Given exercise A - In the rows, take the lines from the one containing "What amount of" through the end of the rows and rewrite them with "metal grille gate" changed to "iron grille gate", leaving everything else unchanged. Return only those lines.

Extract -
··········

On Jan. 7, reports surfaced that Baidu, Alibaba and Tencent might be included on the Trump administration’s growing list of entities off-limits to American investment. A week later, the companies were officially spared.
Recent reporting suggests that the Treasury Department’s concerns over investor sentiment and economic ripple effects outweighed the State Department’s and Pentagon’s worries about Chinese civil-military “fusion.” While American entities owned only a tiny fraction of most of the companies banned so far, U.S.-based investors own one-third of Alibaba and 12 percent of Tencent. U.S. investors have poured $1.4 trillion into those two companies alone. The companies’ exclusion from the list may demarcate the upper bound of domestic dislocation that the Trump administration was willing to weather to exclude Chinese entities from U.S. markets.
The considered action against Baidu, Alibaba and Tencent stemmed from the executive order Trump signed on Nov. 13, 2020, prohibiting American investment in a group of Chinese companies alleged to have inappropriate ties to the Chinese military. Compliance with the order has been confused, in part because of the vague criteria and subsequent Treasury Department memoranda. (Bill Bishop, author of the China-watchers’ newsletter Sinocism, described the administration’s last few weeks of China policy as “a driverless clown car careening into a ditch.”) The effects of the administration’s decision-making process were on display in the New York Stock Exchange’s (NYSE’s) attempt to comply with Treasury guidance. On Dec. 31, the NYSE announced that it would delist Chinese telecom companies’ American depositary receipts (ADRs), one mechanism by which U.S. investors can easily own foreign stocks. The NYSE reversed itself and then, a day later, reversed once more: The exchange finally halted trading of China Mobile, China Telecom and China Unicom on Jan. 11, and U.S. banks delisted their derivatives.
Since November, the list has grown to include some companies without direct military ties but with varying degrees of Chinese Communist Party (CCP) affiliation. Xiaomi, the world’s third-largest mobile phone manufacturer, is among the latest additions to the list of entities from which Americans are required to divest. Xiaomi’s ties to the Chinese military are less well documented than other banned firms’.

··········

Records for processing -
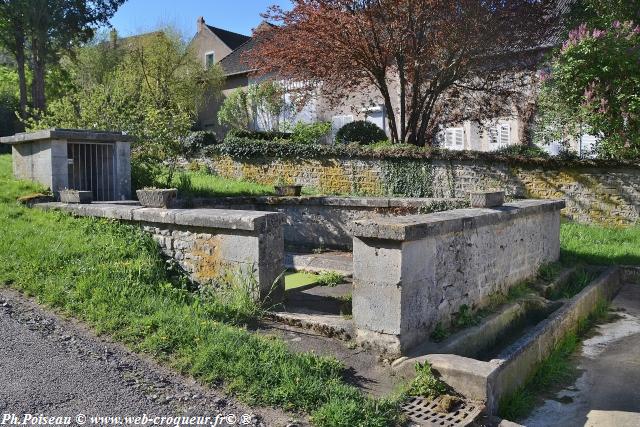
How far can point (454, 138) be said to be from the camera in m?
21.5

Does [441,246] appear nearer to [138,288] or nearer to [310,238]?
[138,288]

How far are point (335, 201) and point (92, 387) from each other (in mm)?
7926

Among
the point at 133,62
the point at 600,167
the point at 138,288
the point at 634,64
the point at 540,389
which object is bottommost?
the point at 540,389

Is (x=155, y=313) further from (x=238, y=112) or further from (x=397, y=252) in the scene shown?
(x=238, y=112)

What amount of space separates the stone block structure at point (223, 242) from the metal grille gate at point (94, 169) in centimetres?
320

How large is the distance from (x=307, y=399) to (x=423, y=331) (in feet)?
5.40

··········

Given exercise B - From the passage on U.S. investment restrictions against Chinese companies, copy word for word the section that begins at the words "Recent reporting suggests" and ends after "from U.S. markets.".

Worked answer A -
What amount of space separates the stone block structure at point (223, 242) from the iron grille gate at point (94, 169) in centimetres?
320

How large is the distance from (x=307, y=399) to (x=423, y=331) (in feet)?
5.40

Worked answer B -
Recent reporting suggests that the Treasury Department’s concerns over investor sentiment and economic ripple effects outweighed the State Department’s and Pentagon’s worries about Chinese civil-military “fusion.” While American entities owned only a tiny fraction of most of the companies banned so far, U.S.-based investors own one-third of Alibaba and 12 percent of Tencent. U.S. investors have poured $1.4 trillion into those two companies alone. The companies’ exclusion from the list may demarcate the upper bound of domestic dislocation that the Trump administration was willing to weather to exclude Chinese entities from U.S. markets.